Se nos ha quitado la oportunidad de conocer mejor, antes de las elecciones, a esta fuerza política qué tanto se esconde de los medios de comunicación… ¿Por qué Vox no quiere participar en un debate a cinco? ¿Que es lo que no quieren que sepamos?

Sí la mayoría de la población tuviese la oportunidad de verles en uno de estos debates televisados en directo, antes de las elecciones del próximo domingo, sería el principio de su fin. Y ellos lo saben. Porque se verían sometidos a las reglas del juego de la democracia… Y no se las saben, ni pretenden aprendérselas, porque no tienen ninguna intención de respetarlas.

En un debate político, dirigido por periodistas serios y formados, ésto se vería en cuanto abriesen la boca.
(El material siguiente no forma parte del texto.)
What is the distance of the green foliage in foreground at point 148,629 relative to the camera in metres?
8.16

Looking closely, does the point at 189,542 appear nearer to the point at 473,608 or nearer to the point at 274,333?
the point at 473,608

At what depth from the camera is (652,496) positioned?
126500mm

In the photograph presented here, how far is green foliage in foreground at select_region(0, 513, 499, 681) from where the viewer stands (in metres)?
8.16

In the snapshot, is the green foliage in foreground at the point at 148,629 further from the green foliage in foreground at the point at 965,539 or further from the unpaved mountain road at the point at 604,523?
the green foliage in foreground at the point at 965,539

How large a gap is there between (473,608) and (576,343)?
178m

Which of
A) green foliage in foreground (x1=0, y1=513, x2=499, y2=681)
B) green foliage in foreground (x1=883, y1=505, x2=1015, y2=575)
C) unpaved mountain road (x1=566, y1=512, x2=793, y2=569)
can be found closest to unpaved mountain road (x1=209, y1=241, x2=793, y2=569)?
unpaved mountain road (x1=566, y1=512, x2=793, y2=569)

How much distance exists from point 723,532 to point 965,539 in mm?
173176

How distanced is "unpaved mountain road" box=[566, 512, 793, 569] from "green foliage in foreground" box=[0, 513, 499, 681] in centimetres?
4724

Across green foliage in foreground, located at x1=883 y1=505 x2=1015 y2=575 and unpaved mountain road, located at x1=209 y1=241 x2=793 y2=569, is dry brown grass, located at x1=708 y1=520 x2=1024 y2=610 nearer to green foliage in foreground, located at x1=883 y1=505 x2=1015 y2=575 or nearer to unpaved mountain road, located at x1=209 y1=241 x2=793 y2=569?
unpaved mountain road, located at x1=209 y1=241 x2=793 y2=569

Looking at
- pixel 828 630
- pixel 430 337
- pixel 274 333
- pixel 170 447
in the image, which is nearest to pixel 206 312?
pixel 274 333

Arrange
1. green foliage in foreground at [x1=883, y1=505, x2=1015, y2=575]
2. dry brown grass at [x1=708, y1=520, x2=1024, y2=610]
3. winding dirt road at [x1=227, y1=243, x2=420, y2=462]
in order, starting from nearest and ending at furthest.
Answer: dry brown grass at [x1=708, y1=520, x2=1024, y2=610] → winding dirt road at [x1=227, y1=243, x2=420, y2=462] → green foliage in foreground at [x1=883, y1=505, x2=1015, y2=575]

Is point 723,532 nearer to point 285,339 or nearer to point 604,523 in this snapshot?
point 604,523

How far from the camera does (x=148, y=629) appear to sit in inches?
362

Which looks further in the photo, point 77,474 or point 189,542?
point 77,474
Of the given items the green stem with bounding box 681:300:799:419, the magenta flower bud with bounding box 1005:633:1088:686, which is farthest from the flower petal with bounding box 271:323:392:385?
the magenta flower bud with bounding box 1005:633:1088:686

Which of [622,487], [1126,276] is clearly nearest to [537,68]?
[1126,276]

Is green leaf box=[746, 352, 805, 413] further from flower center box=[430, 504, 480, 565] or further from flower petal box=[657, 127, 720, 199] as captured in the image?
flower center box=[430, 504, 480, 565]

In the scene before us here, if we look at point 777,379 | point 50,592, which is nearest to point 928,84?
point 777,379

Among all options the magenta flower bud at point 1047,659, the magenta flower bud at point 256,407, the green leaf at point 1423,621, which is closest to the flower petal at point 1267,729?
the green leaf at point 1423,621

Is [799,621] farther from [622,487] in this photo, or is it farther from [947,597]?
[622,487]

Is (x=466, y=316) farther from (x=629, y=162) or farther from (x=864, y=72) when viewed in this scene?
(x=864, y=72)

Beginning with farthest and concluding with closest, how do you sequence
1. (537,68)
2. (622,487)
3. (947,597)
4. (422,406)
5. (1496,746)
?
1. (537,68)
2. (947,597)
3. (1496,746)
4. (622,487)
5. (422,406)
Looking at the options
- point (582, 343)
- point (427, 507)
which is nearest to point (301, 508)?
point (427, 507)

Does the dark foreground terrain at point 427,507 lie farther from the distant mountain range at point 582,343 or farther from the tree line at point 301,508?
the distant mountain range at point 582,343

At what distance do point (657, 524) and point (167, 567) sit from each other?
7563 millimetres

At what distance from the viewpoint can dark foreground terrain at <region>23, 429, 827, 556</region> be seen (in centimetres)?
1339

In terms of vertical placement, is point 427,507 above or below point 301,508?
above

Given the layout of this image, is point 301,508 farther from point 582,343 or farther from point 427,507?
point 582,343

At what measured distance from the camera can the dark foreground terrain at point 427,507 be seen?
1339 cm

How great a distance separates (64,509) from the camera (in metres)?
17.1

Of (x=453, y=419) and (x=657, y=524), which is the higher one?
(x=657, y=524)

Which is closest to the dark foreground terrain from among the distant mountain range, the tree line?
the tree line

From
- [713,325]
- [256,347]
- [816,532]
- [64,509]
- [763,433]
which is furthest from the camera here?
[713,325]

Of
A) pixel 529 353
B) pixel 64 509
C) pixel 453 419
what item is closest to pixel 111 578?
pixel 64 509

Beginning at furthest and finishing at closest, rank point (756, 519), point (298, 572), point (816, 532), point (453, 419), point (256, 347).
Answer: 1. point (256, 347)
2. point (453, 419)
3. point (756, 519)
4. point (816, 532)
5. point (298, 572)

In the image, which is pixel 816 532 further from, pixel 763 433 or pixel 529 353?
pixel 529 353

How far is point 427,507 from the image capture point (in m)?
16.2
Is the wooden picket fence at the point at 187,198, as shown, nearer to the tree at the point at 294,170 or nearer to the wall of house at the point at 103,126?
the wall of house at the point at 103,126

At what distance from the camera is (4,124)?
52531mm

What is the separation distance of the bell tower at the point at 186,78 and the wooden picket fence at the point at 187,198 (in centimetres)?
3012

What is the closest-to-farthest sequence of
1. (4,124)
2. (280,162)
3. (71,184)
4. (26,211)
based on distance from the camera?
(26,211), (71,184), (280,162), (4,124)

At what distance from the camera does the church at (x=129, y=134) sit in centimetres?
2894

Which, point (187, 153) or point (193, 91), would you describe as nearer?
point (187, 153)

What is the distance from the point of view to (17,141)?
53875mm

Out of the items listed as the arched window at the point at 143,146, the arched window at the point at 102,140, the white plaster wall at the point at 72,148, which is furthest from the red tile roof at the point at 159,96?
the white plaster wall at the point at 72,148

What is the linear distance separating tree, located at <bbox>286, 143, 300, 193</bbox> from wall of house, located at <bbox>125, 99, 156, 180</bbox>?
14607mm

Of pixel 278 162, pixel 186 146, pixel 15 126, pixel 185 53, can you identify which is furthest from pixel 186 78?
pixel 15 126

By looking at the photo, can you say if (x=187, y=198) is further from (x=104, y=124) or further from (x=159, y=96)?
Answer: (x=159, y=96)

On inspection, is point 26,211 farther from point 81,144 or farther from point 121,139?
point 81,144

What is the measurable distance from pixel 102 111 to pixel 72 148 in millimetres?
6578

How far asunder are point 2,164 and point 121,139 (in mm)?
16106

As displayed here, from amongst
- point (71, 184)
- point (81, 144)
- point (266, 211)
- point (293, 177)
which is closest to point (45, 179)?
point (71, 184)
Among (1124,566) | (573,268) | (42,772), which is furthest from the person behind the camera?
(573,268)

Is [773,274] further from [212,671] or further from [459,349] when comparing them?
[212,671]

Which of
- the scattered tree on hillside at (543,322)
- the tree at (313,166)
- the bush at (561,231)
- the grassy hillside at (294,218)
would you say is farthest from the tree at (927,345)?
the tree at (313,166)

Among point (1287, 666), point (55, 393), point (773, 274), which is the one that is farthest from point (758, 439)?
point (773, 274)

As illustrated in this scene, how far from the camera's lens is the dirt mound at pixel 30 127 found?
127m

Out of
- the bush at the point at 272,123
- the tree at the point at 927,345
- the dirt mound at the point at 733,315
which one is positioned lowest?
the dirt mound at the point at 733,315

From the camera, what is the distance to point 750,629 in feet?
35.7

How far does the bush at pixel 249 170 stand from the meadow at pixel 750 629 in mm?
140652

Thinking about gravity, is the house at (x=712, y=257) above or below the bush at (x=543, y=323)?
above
Se delatarían a sí mismos. Es lo que tiene la ideología fascista, es muy difícil de disimular…

Pero en este caso han conseguido un buen camuflaje, como pudimos ver el pasado mes de febrero en el posado final de la concentración en la Plaza de Colon de Madrid, convocada por PP y Ciudadanos y apoyada por Vox. La imagen de los tres líderes juntos es tan reveladora…

Cualquier persona sabe que cuando hay tanto interés en ocultar a la mayoría de la gente el verdadero contenido de esa caja es por algo. A estas alturas, si no son desenmascarados a tiempo… “Por sus obras los conoceréis”.